* _Required task_: Show every line of the records that contains the string "pixel", matching case exactly.

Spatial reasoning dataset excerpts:
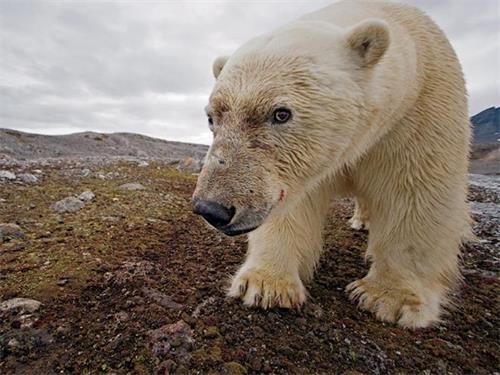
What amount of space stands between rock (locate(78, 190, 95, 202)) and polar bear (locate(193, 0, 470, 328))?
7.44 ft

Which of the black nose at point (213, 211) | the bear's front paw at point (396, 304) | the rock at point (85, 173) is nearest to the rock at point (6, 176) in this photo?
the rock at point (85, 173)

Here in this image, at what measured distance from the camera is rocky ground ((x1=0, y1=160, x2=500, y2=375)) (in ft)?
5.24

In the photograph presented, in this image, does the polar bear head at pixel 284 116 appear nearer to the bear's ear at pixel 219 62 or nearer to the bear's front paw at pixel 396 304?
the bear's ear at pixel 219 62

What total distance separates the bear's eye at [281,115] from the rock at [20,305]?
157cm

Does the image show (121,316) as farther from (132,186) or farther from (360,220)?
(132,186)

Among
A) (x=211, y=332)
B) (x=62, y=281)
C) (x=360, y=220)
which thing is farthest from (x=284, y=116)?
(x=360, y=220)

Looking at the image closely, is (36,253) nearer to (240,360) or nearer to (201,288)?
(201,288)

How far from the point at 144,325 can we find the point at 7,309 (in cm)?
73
...
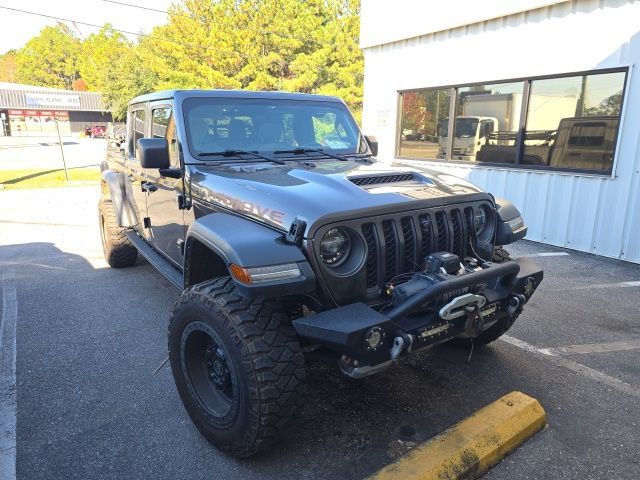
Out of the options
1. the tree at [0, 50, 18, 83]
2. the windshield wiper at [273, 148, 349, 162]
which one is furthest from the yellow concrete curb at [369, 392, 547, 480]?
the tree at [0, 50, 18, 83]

* _Finished exercise_:
In the photograph presented, in this image, does the polar bear head at pixel 284 116 appear nearer to the bear's ear at pixel 219 62 or nearer to the bear's front paw at pixel 396 304?
the bear's ear at pixel 219 62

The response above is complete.